**Extract provided**
........

Of course, we desperately need efficient management and highly professional competence, but for what? Where are we going? What is it that really matters? Historically, there has always been a tension in a pluralist free press between commercial success and fulfilling the high and demanding calling of being the essential life blood of an informed and imaginative democracy. This is, of course, complicated by arrogant love of power by some. Democracy cannot be better than the quality of the information on which it functions.

Whether we be of the left or right, the issue of ethics applies to us all. Adam Smith was first of all a teacher of ethics. He approached his economic theory in the context of being a highly ethical and somewhat dour, I suspect, Presbyterian. He took the ethics for granted. We now want a free market, and all the rest, but not the ethnics. When the Berlin Wall fell, Lord Soper made a debate-stopping intervention. He said that it was not a question of socialism having been tried and failed but of socialism having demanded an ethic of which humankind has so far proved itself incapable. So whether we are on the left or the right, that struggle to see the ethical dimensions has pride of place and must always be there.

The issue with which we are now dealing reflects the pressures in the machine that constantly push downmarket to ensure sales, circulation and advertising. Other absolute principles have to be present all the time, such as truth, responsibility and integrity. These should be basic to, and inherent within, the culture; it is no good for them to be present simply because they have been imposed by a regulatory body. They have to be internalised in all that is going on.

The media themselves have a key part to play in tackling all this. Education, not just the training of journalists, matters desperately. That is why the humanities such as history, philosophy and the creative arts are so critical in our educational system. It is sheer short-sighted foolishness to undermine their primacy in our educational system.

The repeated disturbing events which made Leveson necessary must raise questions about the prevailing or developing culture among too many journalists—though not all, by a long chalk—their sense of responsibility and how far any inadequacy is the inevitable outcome of the state of our society. To take Leveson seriously demands a fundamental look at ourselves, society as a whole and the quality of our educational system. If we are really to live up to the challenge of Leveson, we urgently need to promote a nationwide debate about the values of our society.

........

**The data**
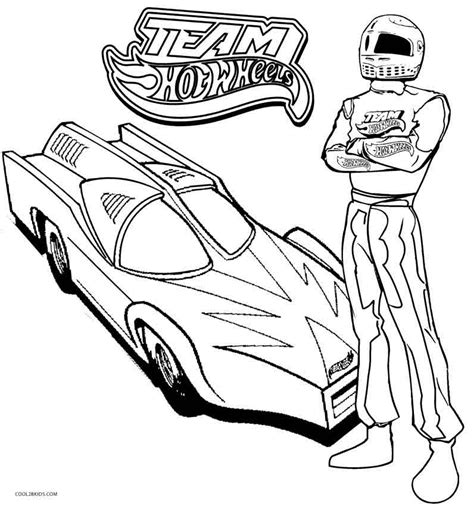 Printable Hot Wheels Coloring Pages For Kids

........

**Work required**
From the passage on press ethics above, quote word for word the part starting with "Of course, we" and going on through "which it functions.".

**Expected answer**
Of course, we desperately need efficient management and highly professional competence, but for what? Where are we going? What is it that really matters? Historically, there has always been a tension in a pluralist free press between commercial success and fulfilling the high and demanding calling of being the essential life blood of an informed and imaginative democracy. This is, of course, complicated by arrogant love of power by some. Democracy cannot be better than the quality of the information on which it functions.